Explain your viewpoints on how the Security Exchange Commission managed the investigations in Bernie Madoff’s investment company.

Provide your thoughts and opinions on Bernie Madoff’s jail sentence of 150 years.

Solutions

Expert Solution

1. On March 12, 2009, Bernie Madoff pled guilty to the largest Ponzi scheme in history. He successfully swindled investors out of $65 billion. Ponzi schemes rely on a single person or group to coordinate every aspect of the fraud. To keep the scam going, the masterminds behind the plan convince numerous victims that they’re investing in a legitimate fund that promises great returns. Madoff set up his portfolios to look like he was matching the returns of the S&P 500. This strategy prevented him from needing to pay too much to existing investors, but it still made his purported holdings appeal to new targets. And he remained under the radar by doing everything he could to keep his scheme low key. He targeted specific, elite groups of investors, keeping his victims close and the SEC off his back. He also stayed off the grid by keeping his paperwork up to date and consistent. While most other Ponzi schemes operate by giving out large returns and then collapsing, Madoff was able to tread water with his smaller returns and keep his scam going for years.

2. Stanley Chais, a philanthropist who invested heavily with Mr. Madoff, and Carl J. Shapiro, one of the money manager's oldest friends, were among at least eight Madoff investors and associates being scrutinized by the U.S. attorney's office in Manhattan. Others include: Frank Avellino, a Florida accountant who ran an investment fund that invested client money; Noel Levine, a real-estate investor who works out of a two-room office on the 17th floor, next door to Madoff's fraudulent investment operation, and Palm Beach investor Robert Jaffe, a son-in-law of Mr. Shapiro who referred potential investors to Madoff.
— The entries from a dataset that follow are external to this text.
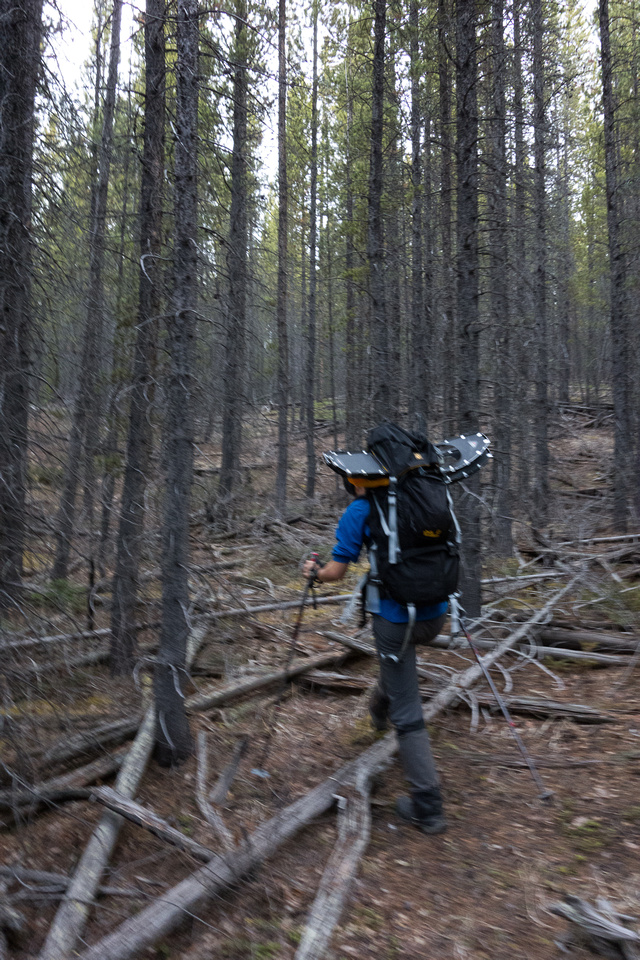 At first the forest was not very thick and we could follow a faint trail.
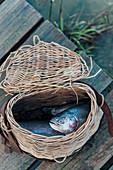 Fresh caught fish in a fishing basket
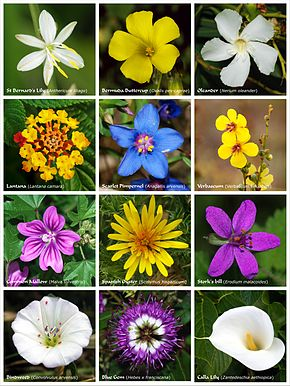Fleur introduction affiche prsentant diverses fleurs et inflorescences altavistaventures Image collections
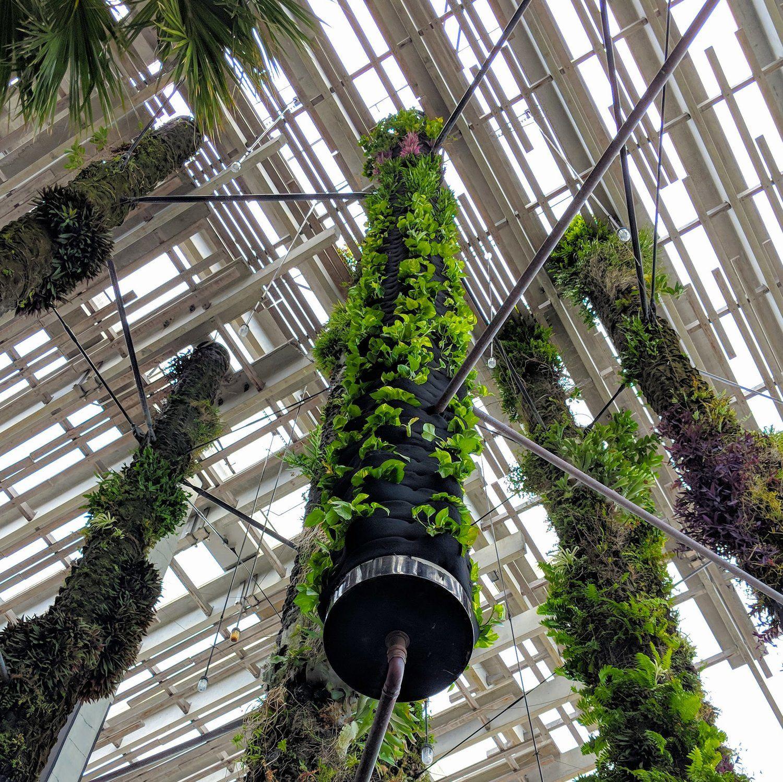Florafelt Pockets Restore Living Columns At PAMM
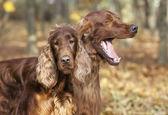 Funny Irish Setter pair — Stock Photo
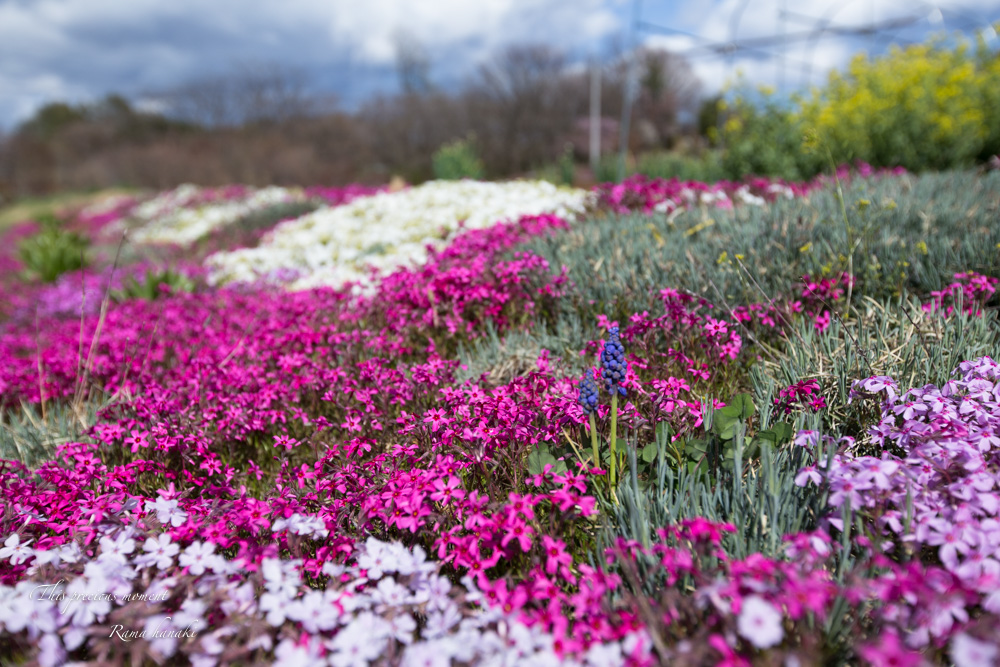 芝桜と青空に浮かぶ白雲が美しかった! まさに春本番_c0137403_14422982.jpg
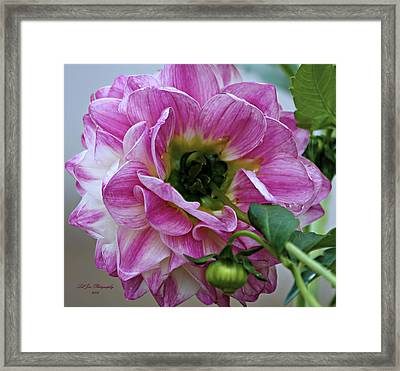 Another Point Of View Framed Print by Jeanette C Landstrom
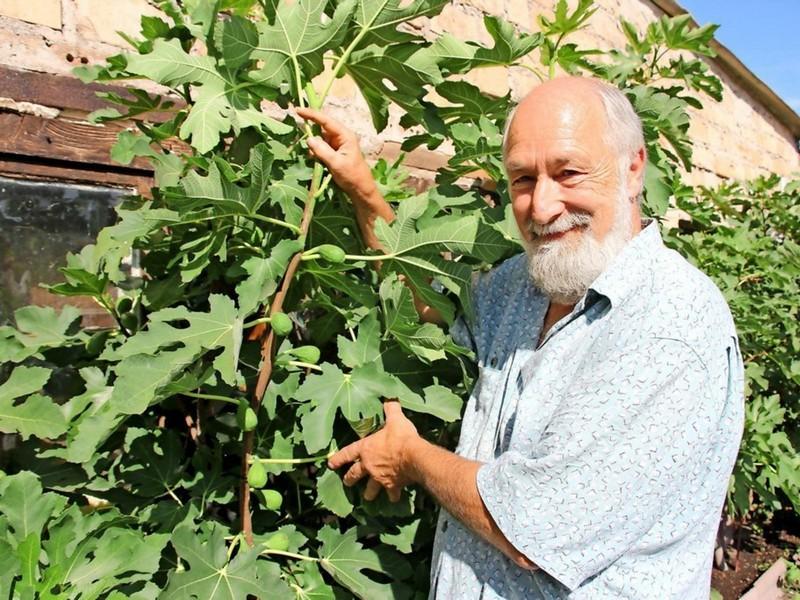 wie pflegt man einen feigenbaum feigenbaum balkon feigenbaum schneiden mann schneidet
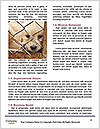 0000082582 Word Template - Page 4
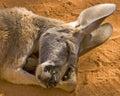 Napping Kangaroo Royalty Free Stock Photo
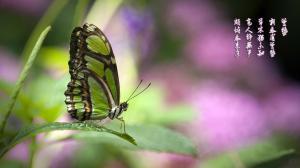 24节气惊蛰清新大自然图片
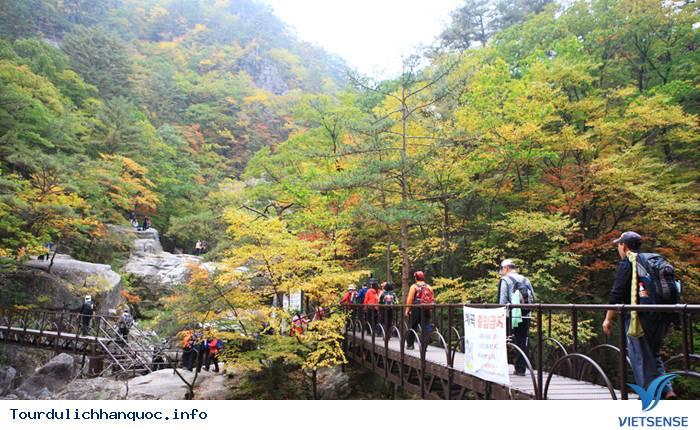 Những ngọn núi nổi tiếng ngắm lá đỏ mùa thu của Hàn Quốc - Ảnh 3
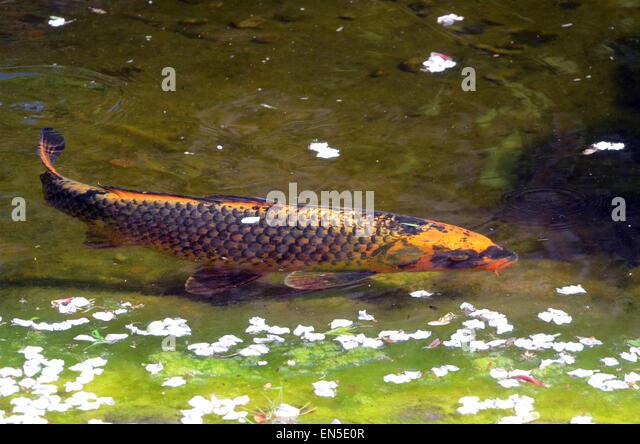 Koi carp uk stock photos koi carp uk stock images alamy for Ornamental pond fish uk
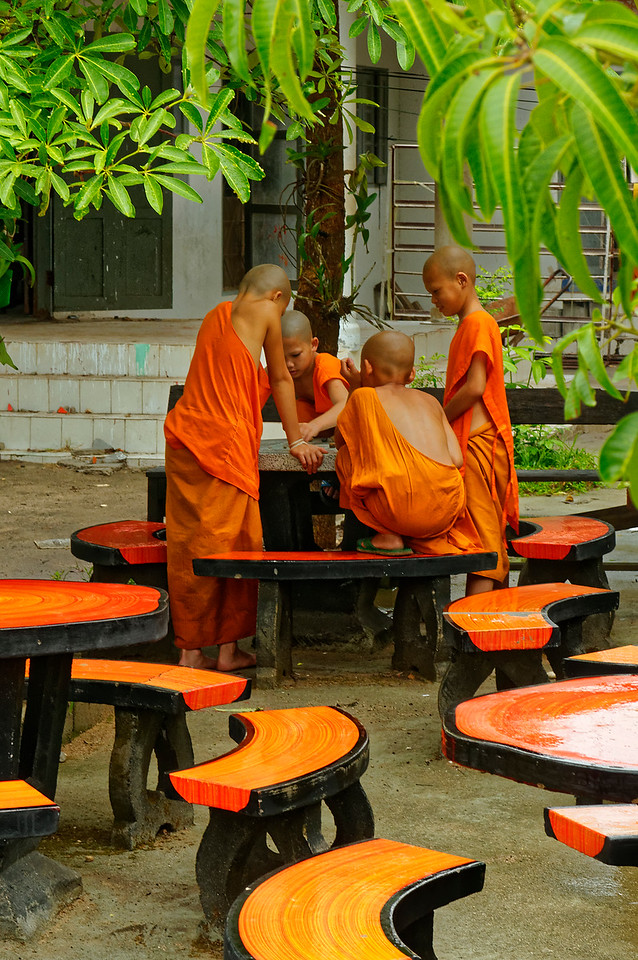 Little monks taking a break from their studies and chores. Wat Jong Soong, near Mae Hong Song in Thailand's far north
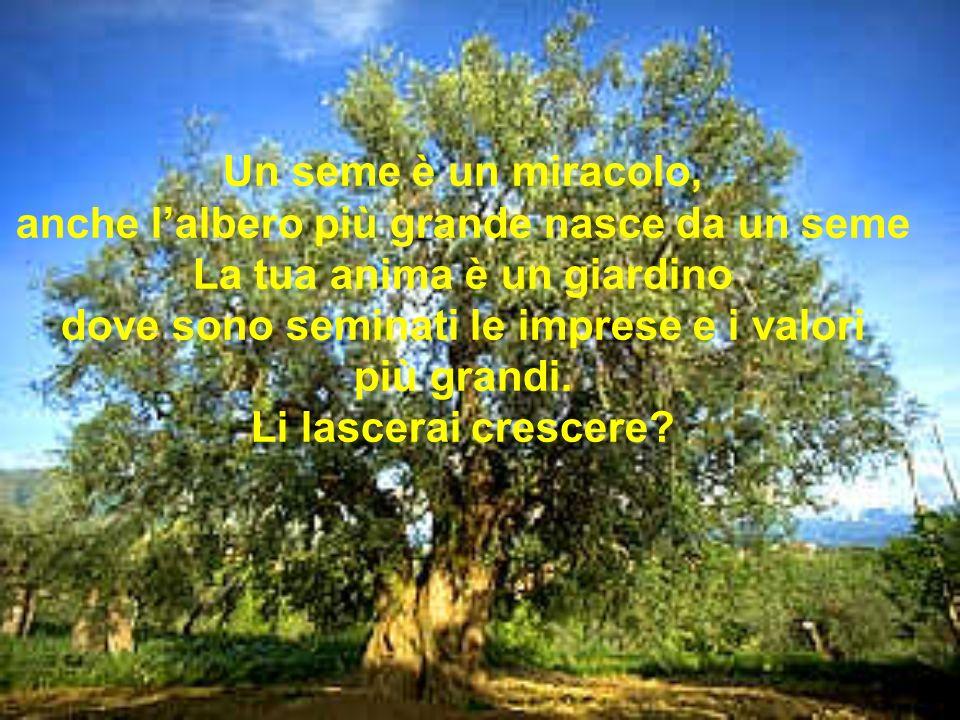 Un seme è un miracolo, anche lalbero più grande nasce da un seme La tua anima è un giardino dove sono seminati le imprese e i valori più grandi.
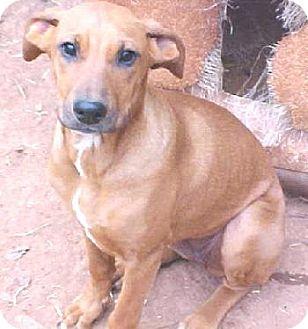 Redbone Coonhound Dog for adoption in Anderson, South Carolina - Redbone Hound
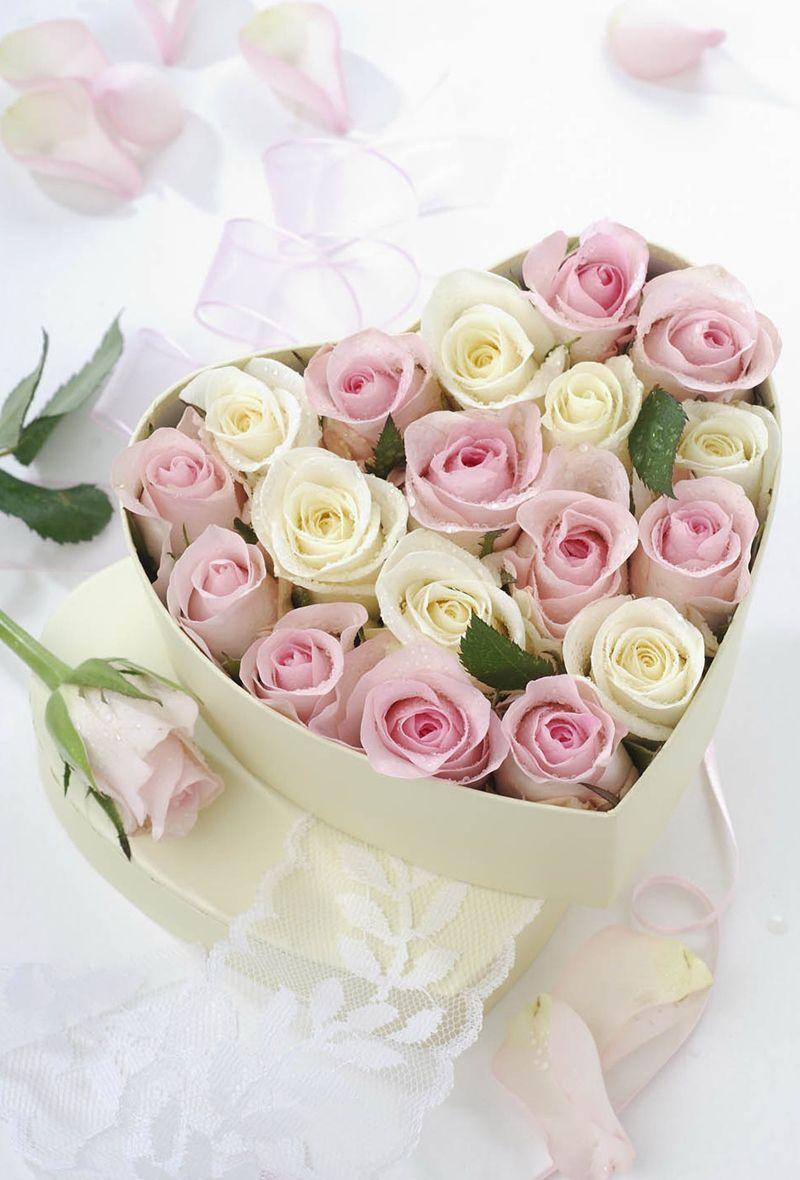 Ana Rosa Beautiful Words Pinterest Flowers Beautiful Flowers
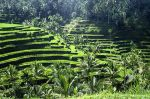 Sculpted rice field terraces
3. It is very important to regulate a ponzi scheme so that there are no frauds going ahead, both the government and individuals need to consider the below:

a. Know what the risk of investment is and there should be no fraudulent activities.

b. All the investments need to be following all the rules and regulations laid down, if there is any deviation a scrutiny should be undertaken.

c. If there are any whistle blowers this needs to be taken very seriously by the regulators.

4. The alleged fraud went undetected for decades despite numerous warnings, red flags and a general sense behind closed doors on Wall Street that something wasn't quite right. A whistle-blower alerted the Securities and Exchange Commission but this was ignored as well, Madoff's firm wasn't even registered as an investment advisor until 2006. The SEC never examined it as an investment advisor, despite the fact that with $50 billion it would have been among the biggest hedge funds. Finra also failed to come up with the fraud, despite regular exams of Madoff's broker dealer.

5. The guilty charge of 150 years was prompt and apt considering the fraud and the money investors lost due to this ponzi scheme, It will also lead to fear in the mindset of the other people who may be even thinking of committing such a fraud.